Необходимость реакции на факт объяснения чувств проникает даже в эпистолярный жанр. Лиза Хохлакова, относящаяся к иному типу героинь, испытывает влияние мотива театрального «овнешнения» эмоции, в ее письме присутствует деталь, об этом свидетельствующая. Экспозиция ее обращения к Алеше отмечена традицией жанра («...я не могу больше жить, если не скажу вам того, что родилось в моем сердце, а этого никто, кроме нас двоих, не должен до времени знать»), указывающей на существование тайны двоих, но развитие данного тезиса не может происходить в отрыве от текстовой памяти публичного объяснения-исповеди: появляется еще один участник псевдодиалога, по-своему реагирующий на признание: «Бумага, говорят, не краснеет, уверяю вас, что это неправда и что краснеет она так же точно, как и я теперь вся».
Взаимопроникновение сюжетов разрушает привычную логику темы ревности в романах Достоевского, традиционно иллюстрируемую конфликтом порока и невинности: Аглая – Настасья Филипповна («Идиот»), Катерина Ивановна – Грушенька («Братья Карамазовы»), Катя – Наташа («Униженные и оскорбленные»). Любовь из понятия себя-созерцания переходит в категорию тебя-восприятия, дух, замкнутый до этого в себе, овеществляется, становясь публичным объектом. Сентиментальная стеснительность, романтическая таинственность упраздняются, таинство выставляется на всеобщее обозрение, и в цепи культурных приращений торжественная декларация чувств начинает восприниматься такой же естественной, как неозвученные слова любовных писем, попадая на территорию интимного откровения, и герой-мужчина начинает вести себя иначе, наученный опытом публичных декламации, он перестает описывать прелести возлюбленной, а истово отстаивает собственные представления по многообразным философским предметам. Романтизм уже внес свою деструктивную лепту в разрушение целей объяснения в любви. Возможность матримониальных отношений как-то перестает учитываться участниками диалога. В туманной перспективе видится счастье, а в практической – тюрьма и ссылка.
В сюжете объяснения прослеживаются две тенденции. Во-первых, он задается как антитеза свободы европейских романтических нравов, это не всегда осуществляется, но в идеале процедура моральных обязательств и этических условий видится основной. Во-вторых, порыв чувства облекается в риторику завещания. Почти все сюжеты признания представляют исповедь парадаксолистов, добросовестный пересказ страданий, каталог-эпитафию несбывшихся желаний и утрат.

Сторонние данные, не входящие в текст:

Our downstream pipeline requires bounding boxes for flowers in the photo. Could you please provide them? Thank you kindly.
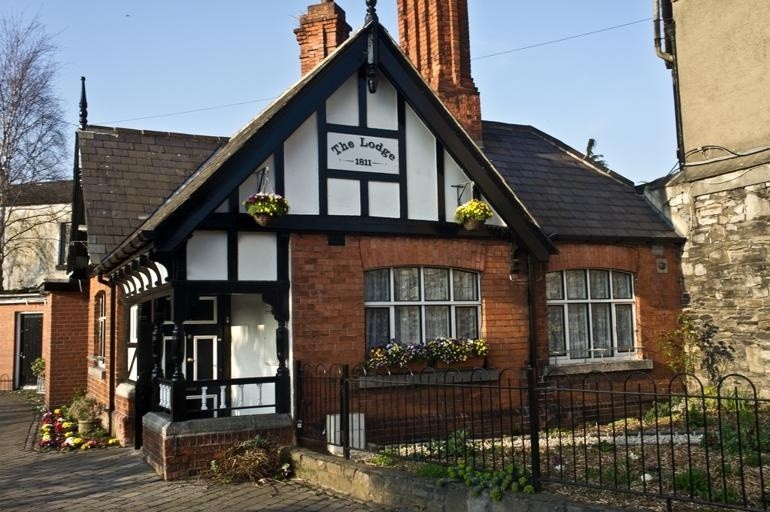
[367,336,493,369]
[453,198,493,225]
[241,191,290,218]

Сама фактура объясняющейся в любви личности побуждает искать оправдания ее несчастий. Появившийся в литературе в облачениях «русской хандры» персонаж к середине века достиг изумительного мастерства в создании ситуации – учитель – воспитуемая, оратор – слушательница, непризнанный гений – смиренная почитательница – и в умелом ее режиссировании, корректируя сценарий «люблю – прошу вашей руки» на «люблю – но ввиду бесконечных причин жениться не могу» (Рудин, Волохов, Алеша Верховенский, Нехлюдов, Алехин, Лаевский...). Сделав одиночество и разочарованность своим вторым «я», он заставляет не только героиню, но и читателя сопереживать возвышенным страстям, и исповедь-проповедь обязательно возымеет свое действие. Покорная в приятии неизбежного слушательница будет далека от негодования и ощущения обманутости. Объяснение подобной ситуации заключается в том, что сама героиня не извлечена из сферы отношений, породивших рефлексирующее сознание; она, как и читатель, уведомлена в жесточайшем воздействии эпохи на несчастного, во всяком случае она интуитивно постигает причины его непохожести на окружающих и истоки эгоцентризма. Прощая и смиряясь, героиня созидает тем самым одну из ипостасей мифа русской женщины.
Онегин и Лаврецкий вымаливают любовь, стоят на коленях, осознавая всю торжественность момента и ответственность события, даже не самого факта признания, а более глобального; они находятся в сфере формирования национальной мифологии. Какие бы ни были сюжетные результаты, они прежде всего удовлетворительно соответствуют фабульным формулам культуры. Онегин отвергнут, но создается образ самоотверженной Татьяны; Лаврецкому отказано в чувстве – формируется тип тургеневской девушки. Каждое событие вписано в партитуру культуры, в соразмерность невидимых из конкретного произведения, но осознаваемых текстовой памятью этического, эстетического и философского начал, «случайность» события детерминируется общелитературной моделью.
Это вовсе не означает, что подобным трансцендентальным знанием обладает только русская словесность. Каждой национальной культуре присущи свои понятийные комплексы, организующие конкретные тематические построения. Однако отечественная художественная мысль и ее этические приоритеты во многом воплощаются и сконцентрированы в мотиве любовного объяснения, локальной парафразе мифа русской женщины.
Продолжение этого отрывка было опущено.